Overview

The Descriptive Statistics node summarizes the columns of a table with descriptive statistics. For each selected variable, one or more statistics can be computed, and the result is presented as a table with one column per variable-and-statistic combination.

The node sits under the Statistics tab and, unlike the statistical-plot nodes, produces a tabular summary rather than a chart. Configuration has three parts: a Target Variable, the variables to summarize, and a per-variable statistic selection.

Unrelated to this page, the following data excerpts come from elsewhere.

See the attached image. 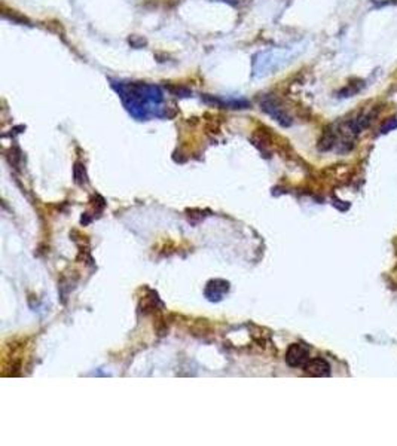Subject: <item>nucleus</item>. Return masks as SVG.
I'll return each mask as SVG.
<instances>
[{
	"label": "nucleus",
	"mask_w": 397,
	"mask_h": 446,
	"mask_svg": "<svg viewBox=\"0 0 397 446\" xmlns=\"http://www.w3.org/2000/svg\"><path fill=\"white\" fill-rule=\"evenodd\" d=\"M310 360V351L302 344H292L286 353V362L292 368H304Z\"/></svg>",
	"instance_id": "nucleus-1"
},
{
	"label": "nucleus",
	"mask_w": 397,
	"mask_h": 446,
	"mask_svg": "<svg viewBox=\"0 0 397 446\" xmlns=\"http://www.w3.org/2000/svg\"><path fill=\"white\" fill-rule=\"evenodd\" d=\"M375 4H380V6H383V4H392V3H396L397 0H372Z\"/></svg>",
	"instance_id": "nucleus-5"
},
{
	"label": "nucleus",
	"mask_w": 397,
	"mask_h": 446,
	"mask_svg": "<svg viewBox=\"0 0 397 446\" xmlns=\"http://www.w3.org/2000/svg\"><path fill=\"white\" fill-rule=\"evenodd\" d=\"M304 371L307 375H311V376H329L330 375V365L321 357L310 359L308 363L304 366Z\"/></svg>",
	"instance_id": "nucleus-2"
},
{
	"label": "nucleus",
	"mask_w": 397,
	"mask_h": 446,
	"mask_svg": "<svg viewBox=\"0 0 397 446\" xmlns=\"http://www.w3.org/2000/svg\"><path fill=\"white\" fill-rule=\"evenodd\" d=\"M363 86H365L363 80H357L356 83H348V85L341 91V95H342V97H351V95H354L356 92H359Z\"/></svg>",
	"instance_id": "nucleus-3"
},
{
	"label": "nucleus",
	"mask_w": 397,
	"mask_h": 446,
	"mask_svg": "<svg viewBox=\"0 0 397 446\" xmlns=\"http://www.w3.org/2000/svg\"><path fill=\"white\" fill-rule=\"evenodd\" d=\"M397 128V118H390V119H387L384 124H383V127H381V134H387V133H390V131H395Z\"/></svg>",
	"instance_id": "nucleus-4"
}]
</instances>
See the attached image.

Note: “Workflow” is the in-UI term for what some Weave documentation calls a pipeline. This reference uses “Workflow.”

When to use it

  • Profiling columns with summary statistics before deeper analysis.
  • Checking data quality through counts of nulls, negatives, and outliers.
  • Comparing the distribution shape of columns via percentiles.
  • Producing a compact statistics table for selected variables.

Configuration components

ComponentDescription
Select Target VariableDropdown that selects the target variable of the dataset.
Descriptive Statistics (Select)Opens the popup listing the columns to summarize.
Variable checkboxesChoose the variables to compute statistics for.
Select Aggregation FunctionPer-variable dropdown to choose one or more statistics; selections appear as removable tags.
ApplyCommits the variable and statistic selections.

Available statistics

StatisticDescription
MeanThe average of the values.
CountThe number of values.
Standard DeviationThe standard deviation of the values.
KurtosisThe kurtosis of the distribution.
SkewnessThe skew (asymmetry) of the distribution.
25th PercentileThe first-quartile value.
50th PercentileThe median value.
75th PercentileThe third-quartile value.
MinimumThe smallest value.
MaximumThe largest value.
Data TypeThe data type of the column.
Negative Value countThe number of negative values.
Null Value CountThe number of null values.
Outlier CountThe number of outlier values.

Output

Output elementDescription
Result columnsOne column per variable-and-statistic pair, named variable_statistic (e.g. SEPALWIDTHCM_Mean).
Result rowThe computed values for the selected statistics.

Key behaviors

Tabular output. Unlike the statistical-plot nodes under the Statistics tab, Descriptive Statistics returns a summary table rather than a chart.

Per-variable statistics. Each selected variable carries its own set of statistics, so different columns can be summarized differently in one node.

Column naming. Each result column is named by combining the variable and the statistic, so the table can hold many statistics across many variables without ambiguity.